Quoted passage:
= = =

## SIT 112 - Data Science Concepts 


## Tutorial 4

In this tutorial, you will:

* become familiar with numpy package
    * basic representation/transformation of vectors, matrices 
    * compute distances such as Euclidean distance and cosine distance
* construct term-by-document matrix from text data
* apply tf-idf
* retrieve a document
* plot a tagcloud
    * in form of histogram with label
    * in form of word visualization




####Distance between 2 vectors

`Distance` is a numerical description of how far apart objects are. It is a concrete way of describing what it means for elements of some space to be close or far away from each other. For example the distance between two vectors in an n-dimensional space.

Now that you have know how to represent an n-dimensional vector in Python with NumPy arrays, we will write a function as a metric to measure the distance between two vectors. There are multiple ways to measure the distance between two vectors. We will discuss Euclidean distance and cosine distance.

#####Euclidean distance

Euclidean distance comes from Geometry. If we assume $\mathbf{x}_{1}=\left[x_{11},x_{12},\ldots,x_{1n}\right]$ and $\mathbf{x}_{2}=\left[x_{21},x_{22},\ldots,x_{2n}\right]$, then the Euclidean distance between $\mathbf{x}_{1}$ and $\mathbf{x}_{2}$ is defined as:

$$d\left(\mathbf{x}_{1},\mathbf{x}_{2}\right)=\sqrt{\left(x_{11}-x_{21}\right)^{2}+\left(x_{12}-x_{22}\right)^{2}+\ldots+\left(x_{1n}-x_{2n}\right)^{2}}
$$

We can use array operators for this task.

In [None]:
def euclidean_distance1(x1, x2):
    d = x1 - x2
    d = d ** 2
    return np.sqrt(d.sum())
x1 = np.array([-1, 2, 0, 5])
x2 = np.array([4, 2, 1, 0])
euclidean_distance1(x1, x2)
Since two vectors passed to the function should be the same size, it is better to perform a sanity check before applying the subtraction. Otherwise it will raise an error. We can do this by using `if - elif` statement or as a better practice by using `try - except`.
import sys

def euclidean_distance2(x1, x2):
    if x1.ndim != 1 or x2.ndim != 1:
        sys.exit('either x1 or x2 or both are not vectors')
    elif x1.shape[0] != x2.shape[0]:
        sys.exit('x1 and x2 are not the same size')
    else:
        d = x1 - x2
        d = d ** 2
        return np.sqrt(d.sum())
# fix this cell

x1 = np.array([-1, 2, 0, 5, 9])
x2 = np.array([4, 2, 1, 0])
euclidean_distance2(x1, x2)
def euclidean_distance3(x1, x2):
    try:
        d = x1 - x2
        d = d ** 2
        return np.sqrt(d.sum())
    except ValueError as e:
        print "Vectors passed to the function are not the same size"
        # you can return a default value
        return None
# fix this cell

x1 = np.array([-1, 2, 0, 5, 9])
x2 = np.array([4, 2, 1, 0])

= = =

Given exercise:
Copy the distance tutorial from "####Distance between 2" to "an n-dimensional space.", switching "objects" to "items". None of the entries that come next are needed.

(Excerpt from a data file)
= = =

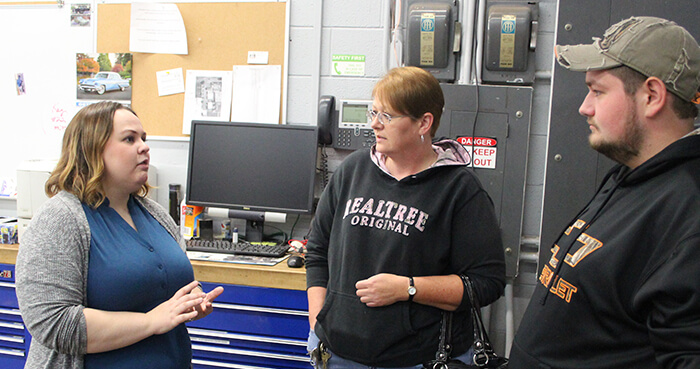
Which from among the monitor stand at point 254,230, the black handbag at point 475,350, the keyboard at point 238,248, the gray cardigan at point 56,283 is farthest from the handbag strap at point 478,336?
the monitor stand at point 254,230

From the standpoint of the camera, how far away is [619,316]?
95 centimetres

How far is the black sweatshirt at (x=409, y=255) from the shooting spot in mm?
1278

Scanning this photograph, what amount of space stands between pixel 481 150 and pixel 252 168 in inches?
43.0

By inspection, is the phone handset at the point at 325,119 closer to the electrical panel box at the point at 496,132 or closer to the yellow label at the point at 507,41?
the electrical panel box at the point at 496,132

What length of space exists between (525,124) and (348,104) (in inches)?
33.2

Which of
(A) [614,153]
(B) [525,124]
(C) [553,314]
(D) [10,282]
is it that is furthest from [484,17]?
(D) [10,282]

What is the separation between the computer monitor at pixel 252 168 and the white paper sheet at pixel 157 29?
516mm

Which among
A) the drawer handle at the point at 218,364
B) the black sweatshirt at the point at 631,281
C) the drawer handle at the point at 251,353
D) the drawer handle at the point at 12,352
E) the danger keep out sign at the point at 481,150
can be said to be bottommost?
the drawer handle at the point at 12,352

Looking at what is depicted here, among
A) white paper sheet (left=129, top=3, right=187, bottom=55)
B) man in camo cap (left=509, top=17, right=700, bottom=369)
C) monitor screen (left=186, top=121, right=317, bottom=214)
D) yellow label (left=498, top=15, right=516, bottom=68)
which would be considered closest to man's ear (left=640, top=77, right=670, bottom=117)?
man in camo cap (left=509, top=17, right=700, bottom=369)

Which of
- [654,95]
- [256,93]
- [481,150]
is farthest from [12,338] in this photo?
[654,95]

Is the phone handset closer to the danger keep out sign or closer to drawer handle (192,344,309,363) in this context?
the danger keep out sign

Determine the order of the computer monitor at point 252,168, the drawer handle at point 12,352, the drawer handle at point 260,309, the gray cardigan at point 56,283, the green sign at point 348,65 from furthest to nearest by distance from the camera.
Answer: the green sign at point 348,65 < the computer monitor at point 252,168 < the drawer handle at point 12,352 < the drawer handle at point 260,309 < the gray cardigan at point 56,283

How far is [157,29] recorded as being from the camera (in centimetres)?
269

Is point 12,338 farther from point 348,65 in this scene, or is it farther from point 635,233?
point 635,233
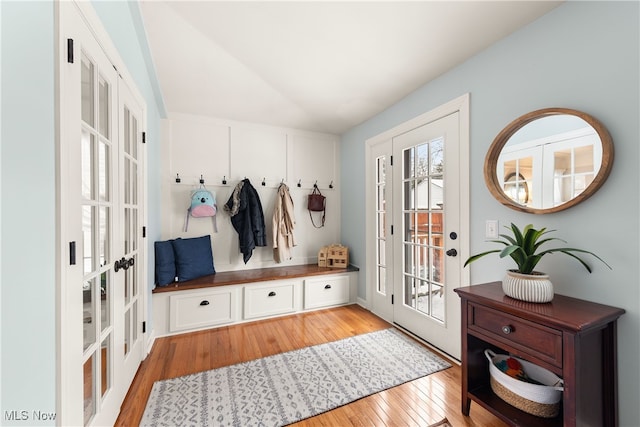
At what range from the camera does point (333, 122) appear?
10.8 feet

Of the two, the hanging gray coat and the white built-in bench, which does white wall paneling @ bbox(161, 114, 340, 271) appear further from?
the white built-in bench

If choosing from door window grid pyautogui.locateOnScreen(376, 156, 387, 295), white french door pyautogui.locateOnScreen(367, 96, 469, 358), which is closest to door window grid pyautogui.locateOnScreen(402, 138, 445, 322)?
white french door pyautogui.locateOnScreen(367, 96, 469, 358)

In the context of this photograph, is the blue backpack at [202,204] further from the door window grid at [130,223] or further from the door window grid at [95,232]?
the door window grid at [95,232]

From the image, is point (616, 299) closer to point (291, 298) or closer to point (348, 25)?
point (348, 25)

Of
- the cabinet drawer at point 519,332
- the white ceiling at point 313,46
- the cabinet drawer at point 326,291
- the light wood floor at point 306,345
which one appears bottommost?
the light wood floor at point 306,345

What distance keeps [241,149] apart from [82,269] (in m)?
2.46

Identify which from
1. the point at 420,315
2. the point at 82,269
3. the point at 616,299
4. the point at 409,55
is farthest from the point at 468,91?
the point at 82,269

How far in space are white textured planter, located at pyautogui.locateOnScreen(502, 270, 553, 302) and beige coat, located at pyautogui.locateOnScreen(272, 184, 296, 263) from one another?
2397 millimetres

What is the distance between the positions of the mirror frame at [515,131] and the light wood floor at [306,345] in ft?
4.19

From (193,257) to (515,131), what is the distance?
3.00 metres

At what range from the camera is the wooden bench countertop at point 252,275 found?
2544 millimetres

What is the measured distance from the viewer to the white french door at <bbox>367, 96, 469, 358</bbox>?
204 cm
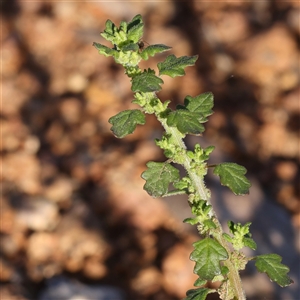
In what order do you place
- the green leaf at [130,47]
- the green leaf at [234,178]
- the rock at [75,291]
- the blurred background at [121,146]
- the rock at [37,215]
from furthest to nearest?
the rock at [37,215]
the blurred background at [121,146]
the rock at [75,291]
the green leaf at [234,178]
the green leaf at [130,47]

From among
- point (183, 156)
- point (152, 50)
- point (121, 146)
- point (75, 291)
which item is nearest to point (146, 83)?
point (152, 50)

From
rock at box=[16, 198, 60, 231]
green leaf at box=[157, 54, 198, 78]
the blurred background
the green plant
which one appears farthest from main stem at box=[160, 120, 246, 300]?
rock at box=[16, 198, 60, 231]

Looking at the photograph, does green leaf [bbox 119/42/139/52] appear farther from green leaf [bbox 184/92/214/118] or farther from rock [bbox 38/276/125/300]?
rock [bbox 38/276/125/300]

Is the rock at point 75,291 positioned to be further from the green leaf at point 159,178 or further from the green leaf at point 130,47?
the green leaf at point 130,47

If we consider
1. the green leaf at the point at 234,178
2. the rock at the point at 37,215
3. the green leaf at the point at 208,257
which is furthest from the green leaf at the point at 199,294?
the rock at the point at 37,215

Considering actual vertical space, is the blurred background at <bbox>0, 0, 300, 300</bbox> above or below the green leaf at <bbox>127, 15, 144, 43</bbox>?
above

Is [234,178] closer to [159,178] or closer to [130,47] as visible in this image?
[159,178]

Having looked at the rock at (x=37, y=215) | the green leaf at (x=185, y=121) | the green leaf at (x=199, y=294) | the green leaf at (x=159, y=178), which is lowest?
the green leaf at (x=199, y=294)
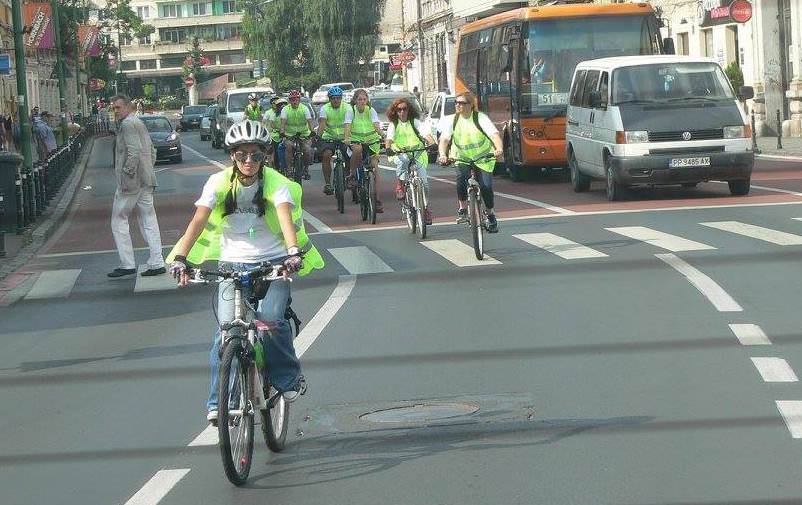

= = =

Exercise response:
####Distance between 2 vectors

`Distance` is a numerical description of how far apart items are. It is a concrete way of describing what it means for elements of some space to be close or far away from each other. For example the distance between two vectors in an n-dimensional space.